• SHORT EXERCISE 1: Extract the passage of the article on the Wilfred Brown Building from "The Wilfred Brown Building was" to "the glazing below.".

• TEXT SECTION:
============================================================

Brunel University Wilfred Brown Building by Sheppard Robson by Alex Upton

Brunel University Wilfred Brown Building.jpg

Location: Uxbridge, London, UK.
Developer: Brunel University
Contractor: ARJ Construction
Architect / Photography Client: Sheppard Robson

Delving once again into the architectural photographers archive here is yet another project I have unearthed; Brunel University’s refurbished Wilfred Brown Building by the London-based Sheppard Robson architectural practice. Almost immediately after completing the photography of One Creechurch Place in late 2017 for the same client another completed project awaited me, this time in the form of the Wilfred Brown Building which houses the College of Engineering, Design and Physical Sciences for Brunel University. The project can be found situated amongst the University’s large campus located on the fringe of West London in the town of Uxbridge.

Brunel University Wilfred Brown Building 2.jpg

The Wilfred Brown Building was originally delivered by Sheppard Robson in 1968 followed by a rooftop extension in 1990. Like many Universities, findings itself amidst a flux of expansion in student numbers and a need to accommodate cutting edge learning facilities Brunel commissioned a modernisation of the building. Relieved of its aging skin the structure was stripped back to its concrete frame and re-clad with a ‘saw tooth’ facade, which according to Sheppard Robson is comprised of a ‘north-west facing clear glazing and west, south-west facing glazing with interstitial architectural mesh to provide solar shading’. Situated above this is a crown of perforated profiled metal which compliments the glazing below.

Brunel University Wilfred Brown Building 3.jpg

The building, situated on the universities western boundary is accompanied by a quaint pond - home to several ducks and a scattering of Water Lilies - creating an idyllic microcosm amidst the hustle and bustle of campus activity. For any trivia buffs, an episode of the BBC comedy Cuckoo was filmed outside the building when the families son attended an unnamed University. When photographing the building it came to my attention that one of the aesthetic qualities the jagged facade expertly accentuates is a reflected sunset, as seen in the Miami-esque shades of pink and orange intermittently captured along the glazed panels.

Brunel University Wilfred Brown Building 4.jpg

Internally the building is fitted out by Sheppard Robson’s interior design department ID:SR. Due to its multiple uses, a variation in the design elements and application of colour make an intuitive and easily navigable space. Corridors and open spaces are punctuated by both private and public study areas, formed from colourful sofas and chairs which offer both comfort and a level of concealment. Other rooms are home to more specialised equipment, assessment, interview and meeting rooms, as well as several large spaces for lectures and faculty meetings. As when having photographed other University buildings in the past, a brief exposure to campus life is enough to draw on a sense of nostalgia for a simpler, more fun, albeit debt driven way of life, compelling one to abandoned the strictures and ennui of working life and take up a lengthy degree course.

============================================================

• Extracted data records:
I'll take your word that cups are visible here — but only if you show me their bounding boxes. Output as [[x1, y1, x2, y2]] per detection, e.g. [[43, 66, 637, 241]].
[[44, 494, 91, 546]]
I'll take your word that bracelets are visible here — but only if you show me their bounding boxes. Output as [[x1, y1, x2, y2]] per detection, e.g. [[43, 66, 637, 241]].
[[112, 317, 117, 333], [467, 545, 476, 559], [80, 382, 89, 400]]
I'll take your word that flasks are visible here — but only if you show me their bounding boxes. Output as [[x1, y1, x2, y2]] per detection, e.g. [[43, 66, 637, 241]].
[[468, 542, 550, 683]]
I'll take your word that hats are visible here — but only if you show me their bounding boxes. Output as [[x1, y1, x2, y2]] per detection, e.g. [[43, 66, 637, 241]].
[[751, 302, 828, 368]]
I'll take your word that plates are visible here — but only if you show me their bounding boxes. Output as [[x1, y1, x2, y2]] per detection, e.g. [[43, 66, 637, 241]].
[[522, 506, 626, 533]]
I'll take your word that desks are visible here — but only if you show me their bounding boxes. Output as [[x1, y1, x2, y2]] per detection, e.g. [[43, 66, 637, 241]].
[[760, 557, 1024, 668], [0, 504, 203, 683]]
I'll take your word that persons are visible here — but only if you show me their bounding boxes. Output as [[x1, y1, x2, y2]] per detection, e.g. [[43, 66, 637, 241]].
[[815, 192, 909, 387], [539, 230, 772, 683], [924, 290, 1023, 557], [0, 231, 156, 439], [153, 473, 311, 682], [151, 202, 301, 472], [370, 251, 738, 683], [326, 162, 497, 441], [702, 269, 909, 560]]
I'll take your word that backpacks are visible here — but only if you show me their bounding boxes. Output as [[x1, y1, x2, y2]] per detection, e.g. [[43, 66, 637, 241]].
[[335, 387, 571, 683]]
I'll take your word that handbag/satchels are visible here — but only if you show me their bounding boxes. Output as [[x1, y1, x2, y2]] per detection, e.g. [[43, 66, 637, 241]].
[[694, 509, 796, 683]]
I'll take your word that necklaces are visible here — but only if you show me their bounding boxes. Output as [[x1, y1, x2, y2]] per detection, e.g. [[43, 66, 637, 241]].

============================================================

• SHORT EXERCISE 2: Copy the records above without any change, from the first line of the records to the line with "382, 89, 400]]", including both of those lines.

• COMPLETE OUTPUT 1:
The Wilfred Brown Building was originally delivered by Sheppard Robson in 1968 followed by a rooftop extension in 1990. Like many Universities, findings itself amidst a flux of expansion in student numbers and a need to accommodate cutting edge learning facilities Brunel commissioned a modernisation of the building. Relieved of its aging skin the structure was stripped back to its concrete frame and re-clad with a ‘saw tooth’ facade, which according to Sheppard Robson is comprised of a ‘north-west facing clear glazing and west, south-west facing glazing with interstitial architectural mesh to provide solar shading’. Situated above this is a crown of perforated profiled metal which compliments the glazing below.

• COMPLETE OUTPUT 2:
I'll take your word that cups are visible here — but only if you show me their bounding boxes. Output as [[x1, y1, x2, y2]] per detection, e.g. [[43, 66, 637, 241]].
[[44, 494, 91, 546]]
I'll take your word that bracelets are visible here — but only if you show me their bounding boxes. Output as [[x1, y1, x2, y2]] per detection, e.g. [[43, 66, 637, 241]].
[[112, 317, 117, 333], [467, 545, 476, 559], [80, 382, 89, 400]]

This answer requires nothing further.